月のmailbox

詩或いは雑記等/小林貞秋発信。

アポリネールの詩集「アルコール」、ミラボー橋

2007-12-14 21:34:35 | Weblog



ギヨーム・アポリネール Guillaume Apollinaire(26 Aug 1880-9 Nov 1918)の代表詩集「アルコール」(1913年刊)。その代表的な長詩、「地帯」。
それはこんな一行で始まっていますね。


   とうとう君は古ぼけたこの世界に飽いた


彼の精神に相応しい、思いのままの斬新な表現。それに刺激を受けてのギンズバーグの長詩「吠える」というようなものも、1950年代になって生まれていったように思えるのですが、「地帯」のこのような部分にも、心ひかれます。


   今や君はパリ市内を歩いている 群衆に混じって独りぽっち
   君の身近をバスの群羊がごろごろ吼えながら走りまわる
   恋の悩みが君ののど首を締めつける


長い、長い作品。
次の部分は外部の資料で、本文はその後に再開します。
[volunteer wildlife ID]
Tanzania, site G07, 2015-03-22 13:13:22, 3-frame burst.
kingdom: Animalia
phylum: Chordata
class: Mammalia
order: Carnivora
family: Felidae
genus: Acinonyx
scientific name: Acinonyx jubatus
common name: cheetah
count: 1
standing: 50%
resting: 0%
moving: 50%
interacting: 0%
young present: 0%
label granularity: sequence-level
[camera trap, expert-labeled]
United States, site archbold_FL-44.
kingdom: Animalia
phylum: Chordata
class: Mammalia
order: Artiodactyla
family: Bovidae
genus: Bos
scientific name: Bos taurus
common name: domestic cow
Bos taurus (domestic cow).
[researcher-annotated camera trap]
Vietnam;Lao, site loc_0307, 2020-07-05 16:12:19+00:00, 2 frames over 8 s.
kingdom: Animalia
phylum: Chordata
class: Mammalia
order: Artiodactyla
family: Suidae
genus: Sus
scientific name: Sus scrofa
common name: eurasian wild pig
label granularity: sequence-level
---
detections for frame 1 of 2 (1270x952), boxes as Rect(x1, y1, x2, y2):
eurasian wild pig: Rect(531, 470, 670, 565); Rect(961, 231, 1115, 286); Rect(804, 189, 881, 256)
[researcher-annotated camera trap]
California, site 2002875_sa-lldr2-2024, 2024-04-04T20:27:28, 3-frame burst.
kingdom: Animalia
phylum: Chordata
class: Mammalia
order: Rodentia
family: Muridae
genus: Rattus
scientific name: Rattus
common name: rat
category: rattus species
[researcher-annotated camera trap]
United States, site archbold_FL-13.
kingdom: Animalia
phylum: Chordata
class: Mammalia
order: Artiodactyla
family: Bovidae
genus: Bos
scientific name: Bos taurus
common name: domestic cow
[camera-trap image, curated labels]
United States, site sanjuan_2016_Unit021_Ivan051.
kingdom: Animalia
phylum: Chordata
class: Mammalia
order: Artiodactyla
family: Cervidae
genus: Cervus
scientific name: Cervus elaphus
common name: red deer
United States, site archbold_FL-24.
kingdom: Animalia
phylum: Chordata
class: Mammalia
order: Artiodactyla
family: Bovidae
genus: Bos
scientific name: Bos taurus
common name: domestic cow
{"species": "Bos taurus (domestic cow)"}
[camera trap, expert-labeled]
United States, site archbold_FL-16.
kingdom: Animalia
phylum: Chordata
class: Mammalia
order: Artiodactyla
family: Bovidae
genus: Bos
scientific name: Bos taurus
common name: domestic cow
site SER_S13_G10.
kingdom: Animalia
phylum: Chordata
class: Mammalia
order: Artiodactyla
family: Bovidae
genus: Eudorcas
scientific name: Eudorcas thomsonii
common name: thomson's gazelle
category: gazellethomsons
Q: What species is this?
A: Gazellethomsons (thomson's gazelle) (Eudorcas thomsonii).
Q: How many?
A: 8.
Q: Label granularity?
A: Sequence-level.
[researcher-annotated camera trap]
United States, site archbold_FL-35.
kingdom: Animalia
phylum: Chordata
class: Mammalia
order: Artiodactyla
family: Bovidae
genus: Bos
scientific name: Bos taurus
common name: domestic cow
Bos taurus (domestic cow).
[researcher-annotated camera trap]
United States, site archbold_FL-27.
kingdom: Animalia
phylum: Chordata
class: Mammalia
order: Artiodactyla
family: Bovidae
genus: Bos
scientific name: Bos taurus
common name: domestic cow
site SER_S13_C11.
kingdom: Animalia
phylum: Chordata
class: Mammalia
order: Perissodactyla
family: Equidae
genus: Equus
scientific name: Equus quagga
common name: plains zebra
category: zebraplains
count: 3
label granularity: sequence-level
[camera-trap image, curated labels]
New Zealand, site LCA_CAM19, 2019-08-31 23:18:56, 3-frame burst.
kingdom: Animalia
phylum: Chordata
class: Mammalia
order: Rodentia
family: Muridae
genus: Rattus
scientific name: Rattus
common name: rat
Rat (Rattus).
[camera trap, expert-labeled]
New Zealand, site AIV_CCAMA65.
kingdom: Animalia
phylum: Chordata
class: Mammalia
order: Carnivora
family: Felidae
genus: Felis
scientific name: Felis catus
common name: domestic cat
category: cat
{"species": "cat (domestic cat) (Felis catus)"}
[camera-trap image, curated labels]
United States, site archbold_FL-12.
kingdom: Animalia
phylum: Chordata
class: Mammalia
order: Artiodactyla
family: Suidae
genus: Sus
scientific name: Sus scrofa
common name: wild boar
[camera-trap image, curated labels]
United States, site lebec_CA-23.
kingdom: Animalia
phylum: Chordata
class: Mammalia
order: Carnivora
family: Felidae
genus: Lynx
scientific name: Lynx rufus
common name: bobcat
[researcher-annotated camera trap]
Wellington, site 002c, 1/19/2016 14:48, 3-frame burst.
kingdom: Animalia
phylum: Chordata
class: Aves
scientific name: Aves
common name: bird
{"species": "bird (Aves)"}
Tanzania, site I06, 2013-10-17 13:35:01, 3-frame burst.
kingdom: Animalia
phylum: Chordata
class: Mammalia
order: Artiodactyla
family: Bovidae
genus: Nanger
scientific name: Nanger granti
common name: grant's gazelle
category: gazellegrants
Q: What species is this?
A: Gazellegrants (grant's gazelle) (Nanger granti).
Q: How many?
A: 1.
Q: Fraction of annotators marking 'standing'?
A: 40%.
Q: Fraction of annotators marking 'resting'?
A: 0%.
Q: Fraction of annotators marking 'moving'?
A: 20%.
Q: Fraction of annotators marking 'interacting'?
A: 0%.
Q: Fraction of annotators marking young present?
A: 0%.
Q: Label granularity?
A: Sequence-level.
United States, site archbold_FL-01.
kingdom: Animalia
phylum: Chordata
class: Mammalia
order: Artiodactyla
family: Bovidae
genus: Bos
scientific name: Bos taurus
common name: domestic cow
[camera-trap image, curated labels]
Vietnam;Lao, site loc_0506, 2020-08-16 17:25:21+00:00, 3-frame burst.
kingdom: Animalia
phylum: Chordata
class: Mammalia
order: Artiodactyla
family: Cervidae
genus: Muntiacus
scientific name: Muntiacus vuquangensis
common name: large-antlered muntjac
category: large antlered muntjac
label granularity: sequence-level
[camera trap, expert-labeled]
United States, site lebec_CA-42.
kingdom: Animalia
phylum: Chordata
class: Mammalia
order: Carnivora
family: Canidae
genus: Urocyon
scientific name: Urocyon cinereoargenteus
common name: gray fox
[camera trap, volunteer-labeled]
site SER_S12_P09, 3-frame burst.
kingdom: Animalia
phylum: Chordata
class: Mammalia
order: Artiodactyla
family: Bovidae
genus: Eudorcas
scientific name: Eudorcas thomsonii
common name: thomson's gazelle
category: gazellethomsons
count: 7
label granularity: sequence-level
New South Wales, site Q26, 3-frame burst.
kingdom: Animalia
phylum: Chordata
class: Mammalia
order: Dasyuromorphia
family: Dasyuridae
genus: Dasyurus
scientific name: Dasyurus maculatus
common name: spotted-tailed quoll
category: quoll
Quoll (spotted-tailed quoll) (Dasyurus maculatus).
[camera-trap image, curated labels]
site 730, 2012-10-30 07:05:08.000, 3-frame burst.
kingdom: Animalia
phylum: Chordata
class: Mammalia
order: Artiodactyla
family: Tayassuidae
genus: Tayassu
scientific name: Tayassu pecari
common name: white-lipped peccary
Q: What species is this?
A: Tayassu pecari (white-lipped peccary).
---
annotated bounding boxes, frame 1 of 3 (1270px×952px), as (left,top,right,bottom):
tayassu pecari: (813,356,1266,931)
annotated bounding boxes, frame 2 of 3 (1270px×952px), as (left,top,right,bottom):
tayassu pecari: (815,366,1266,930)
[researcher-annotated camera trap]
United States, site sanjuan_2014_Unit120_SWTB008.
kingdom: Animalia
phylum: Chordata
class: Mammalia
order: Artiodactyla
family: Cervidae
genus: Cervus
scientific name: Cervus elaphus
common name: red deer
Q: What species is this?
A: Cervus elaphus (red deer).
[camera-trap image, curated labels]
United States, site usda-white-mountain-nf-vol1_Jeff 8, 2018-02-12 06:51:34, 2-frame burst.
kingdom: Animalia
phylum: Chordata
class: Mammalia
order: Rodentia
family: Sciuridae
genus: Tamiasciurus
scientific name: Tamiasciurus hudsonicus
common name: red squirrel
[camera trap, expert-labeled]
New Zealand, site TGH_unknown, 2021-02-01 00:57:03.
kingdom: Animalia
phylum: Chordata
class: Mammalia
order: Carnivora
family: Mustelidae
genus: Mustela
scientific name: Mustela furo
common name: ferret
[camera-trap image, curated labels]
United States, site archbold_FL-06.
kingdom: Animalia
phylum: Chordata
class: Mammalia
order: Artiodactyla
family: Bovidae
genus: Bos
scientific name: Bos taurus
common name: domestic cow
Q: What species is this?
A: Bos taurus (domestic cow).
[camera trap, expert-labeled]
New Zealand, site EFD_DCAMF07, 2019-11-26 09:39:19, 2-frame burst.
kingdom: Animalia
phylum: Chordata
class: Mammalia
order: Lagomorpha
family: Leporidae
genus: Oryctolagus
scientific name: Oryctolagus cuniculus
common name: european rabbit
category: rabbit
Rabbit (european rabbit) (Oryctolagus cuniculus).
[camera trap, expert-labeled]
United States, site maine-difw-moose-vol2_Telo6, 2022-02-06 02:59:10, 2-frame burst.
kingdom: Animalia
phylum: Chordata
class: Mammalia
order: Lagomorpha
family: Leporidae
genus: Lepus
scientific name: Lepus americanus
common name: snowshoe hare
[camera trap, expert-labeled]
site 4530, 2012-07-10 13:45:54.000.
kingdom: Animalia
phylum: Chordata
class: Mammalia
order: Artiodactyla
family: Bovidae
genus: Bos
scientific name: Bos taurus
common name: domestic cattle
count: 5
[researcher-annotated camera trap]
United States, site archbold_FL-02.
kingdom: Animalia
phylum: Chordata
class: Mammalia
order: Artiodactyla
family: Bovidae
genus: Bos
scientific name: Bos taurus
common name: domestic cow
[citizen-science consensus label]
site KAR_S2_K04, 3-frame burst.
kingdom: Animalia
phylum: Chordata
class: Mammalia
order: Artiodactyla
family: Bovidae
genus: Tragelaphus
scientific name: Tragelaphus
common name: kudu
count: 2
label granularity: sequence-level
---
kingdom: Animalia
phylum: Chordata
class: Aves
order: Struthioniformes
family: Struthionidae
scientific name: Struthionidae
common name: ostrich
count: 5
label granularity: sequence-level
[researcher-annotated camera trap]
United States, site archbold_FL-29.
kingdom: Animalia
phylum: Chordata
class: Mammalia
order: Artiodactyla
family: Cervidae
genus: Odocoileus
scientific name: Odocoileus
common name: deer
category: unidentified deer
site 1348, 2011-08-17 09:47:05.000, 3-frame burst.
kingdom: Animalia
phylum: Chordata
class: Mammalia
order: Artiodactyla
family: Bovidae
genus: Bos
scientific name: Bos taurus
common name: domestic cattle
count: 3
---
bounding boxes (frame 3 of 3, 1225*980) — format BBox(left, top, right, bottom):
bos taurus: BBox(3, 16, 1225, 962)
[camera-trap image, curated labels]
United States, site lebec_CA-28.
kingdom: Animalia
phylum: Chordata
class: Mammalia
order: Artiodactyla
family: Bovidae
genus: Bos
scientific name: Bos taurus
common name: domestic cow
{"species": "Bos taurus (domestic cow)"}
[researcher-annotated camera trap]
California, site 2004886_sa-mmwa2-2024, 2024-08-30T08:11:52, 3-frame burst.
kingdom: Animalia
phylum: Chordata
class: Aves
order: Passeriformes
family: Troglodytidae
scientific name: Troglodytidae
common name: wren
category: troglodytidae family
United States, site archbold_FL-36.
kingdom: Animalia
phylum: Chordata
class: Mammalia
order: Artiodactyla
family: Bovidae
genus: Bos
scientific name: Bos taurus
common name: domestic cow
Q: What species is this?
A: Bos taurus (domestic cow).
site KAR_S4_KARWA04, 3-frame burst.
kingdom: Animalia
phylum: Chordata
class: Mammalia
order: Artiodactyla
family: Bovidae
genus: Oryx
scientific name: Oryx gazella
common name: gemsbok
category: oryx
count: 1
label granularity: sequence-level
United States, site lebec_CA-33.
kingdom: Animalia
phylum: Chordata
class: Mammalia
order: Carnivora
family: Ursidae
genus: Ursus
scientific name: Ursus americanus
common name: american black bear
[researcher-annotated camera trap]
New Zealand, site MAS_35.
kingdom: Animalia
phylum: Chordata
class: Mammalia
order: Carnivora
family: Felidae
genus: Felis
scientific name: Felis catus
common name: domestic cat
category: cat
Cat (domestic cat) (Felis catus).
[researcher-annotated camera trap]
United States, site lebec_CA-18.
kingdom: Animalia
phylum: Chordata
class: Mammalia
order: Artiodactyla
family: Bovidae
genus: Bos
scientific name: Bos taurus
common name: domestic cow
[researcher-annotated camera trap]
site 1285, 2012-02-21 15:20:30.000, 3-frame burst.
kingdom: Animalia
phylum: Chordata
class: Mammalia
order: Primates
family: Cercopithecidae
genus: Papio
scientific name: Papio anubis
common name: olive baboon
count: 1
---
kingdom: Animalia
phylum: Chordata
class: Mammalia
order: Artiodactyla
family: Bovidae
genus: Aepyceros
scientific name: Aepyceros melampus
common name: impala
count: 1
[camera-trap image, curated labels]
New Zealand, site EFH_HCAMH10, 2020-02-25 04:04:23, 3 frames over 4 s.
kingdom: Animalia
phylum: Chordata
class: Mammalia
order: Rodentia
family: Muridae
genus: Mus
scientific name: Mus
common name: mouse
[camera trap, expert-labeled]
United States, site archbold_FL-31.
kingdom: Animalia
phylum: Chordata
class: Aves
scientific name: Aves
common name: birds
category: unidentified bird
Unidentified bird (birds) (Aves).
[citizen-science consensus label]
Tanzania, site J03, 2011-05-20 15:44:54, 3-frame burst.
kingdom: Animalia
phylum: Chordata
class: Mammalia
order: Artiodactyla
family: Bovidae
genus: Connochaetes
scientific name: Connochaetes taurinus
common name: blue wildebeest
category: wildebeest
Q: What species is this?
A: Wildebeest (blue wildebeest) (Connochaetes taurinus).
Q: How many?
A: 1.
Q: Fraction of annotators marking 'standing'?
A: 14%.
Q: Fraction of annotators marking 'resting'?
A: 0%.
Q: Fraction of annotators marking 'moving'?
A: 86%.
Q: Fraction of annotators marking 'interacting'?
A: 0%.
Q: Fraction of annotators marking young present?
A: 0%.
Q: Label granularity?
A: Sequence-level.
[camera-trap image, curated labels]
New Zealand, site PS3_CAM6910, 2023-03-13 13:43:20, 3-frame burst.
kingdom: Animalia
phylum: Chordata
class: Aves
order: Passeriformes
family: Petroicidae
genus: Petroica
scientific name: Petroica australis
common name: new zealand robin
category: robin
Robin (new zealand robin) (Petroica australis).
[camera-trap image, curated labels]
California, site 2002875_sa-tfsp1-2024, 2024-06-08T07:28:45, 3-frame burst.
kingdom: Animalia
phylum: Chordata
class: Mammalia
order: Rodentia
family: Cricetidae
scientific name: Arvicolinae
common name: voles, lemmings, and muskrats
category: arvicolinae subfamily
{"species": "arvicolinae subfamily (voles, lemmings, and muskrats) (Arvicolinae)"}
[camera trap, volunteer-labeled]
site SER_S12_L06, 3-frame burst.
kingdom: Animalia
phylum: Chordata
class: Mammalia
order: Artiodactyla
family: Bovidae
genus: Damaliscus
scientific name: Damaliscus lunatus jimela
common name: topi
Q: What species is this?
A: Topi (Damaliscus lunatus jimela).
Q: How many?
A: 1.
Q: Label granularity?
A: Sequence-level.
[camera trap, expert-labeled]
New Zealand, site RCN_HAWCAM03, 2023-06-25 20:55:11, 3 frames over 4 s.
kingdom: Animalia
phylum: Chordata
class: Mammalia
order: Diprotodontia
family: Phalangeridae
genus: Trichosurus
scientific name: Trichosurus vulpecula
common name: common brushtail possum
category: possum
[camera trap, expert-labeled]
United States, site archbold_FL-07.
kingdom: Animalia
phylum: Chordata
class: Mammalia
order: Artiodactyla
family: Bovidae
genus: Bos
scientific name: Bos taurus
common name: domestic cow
エネルギッシュ、表現豊かな言葉に貫かれています。
この詩集の中に、「ミラボー橋 Le Pont Mirabeau」があります。シャンソンでも歌われている、その詩。
ここで思うのは、言葉のことです。自身は堀口大学訳の言葉に慣れて、他の訳者の例えばこの詩に触れた時には、どうにも受け止めようがないほどに失望しました。全然別の詩、というような印象。伝わってくるものを感じない。堀口訳がしみこんでいて、それ以外には考えられなくなっているわけですね。でも、あるいはすぐれた訳者によって、もっと別なすぐれた訳詩がなされることもあるのかもしれない。そうであるとしても、こちらにとってのミラボー橋は、堀口訳以外にはないということ。もちろん原詩に触れ、それを自分のものにすることがベストであることは言うまでもないことでしょうが。
その堀口大学訳の「ミラボー橋」を、ここに。


      ミラボー橋


    ミラボー橋の下をセーヌ河が流れ
        われらの恋が流れる
      わたしは思い出す
    悩みのあとには楽しみが来ると

        日も暮れよ 鐘も鳴れ
        月日は流れ わたしは残る

    手と手をつなぎ 顔と顔を向け合おう
        こうしていると
      二人の腕の橋の下を
    疲れたまなざしの無窮の時が流れる

        日も暮れよ 鐘も鳴れ
        月日は流れ わたしは残る

    流れる水のように恋もまた死んでいく
        恋もまた死んでいく
      命ばかりが長く
    希望ばかりが大きい

        日も暮れよ 鐘も鳴れ
        月日は流れ わたしは残る

    日が去り 月がゆき
        過ぎた時も
      昔の恋も 二度とまた帰ってこない
    ミラボー橋の下をセーヌ河が流れる

        日も暮れよ 鐘も鳴れ
        月日は流れ わたしは残る



ルフラン部分だけ、原詩のものを。


        Vienne la nuit sonne l'heure 
        Les jours s'en vont je demeure

詩集「アルコール」の中で「地帯」は特別な位置に置かれるものであるけれども、他の作品のなかでこの「ミラボー橋」、万人の心深くへとしみていくもの思わせる絶唱、抜けた位置に置かれるものですね。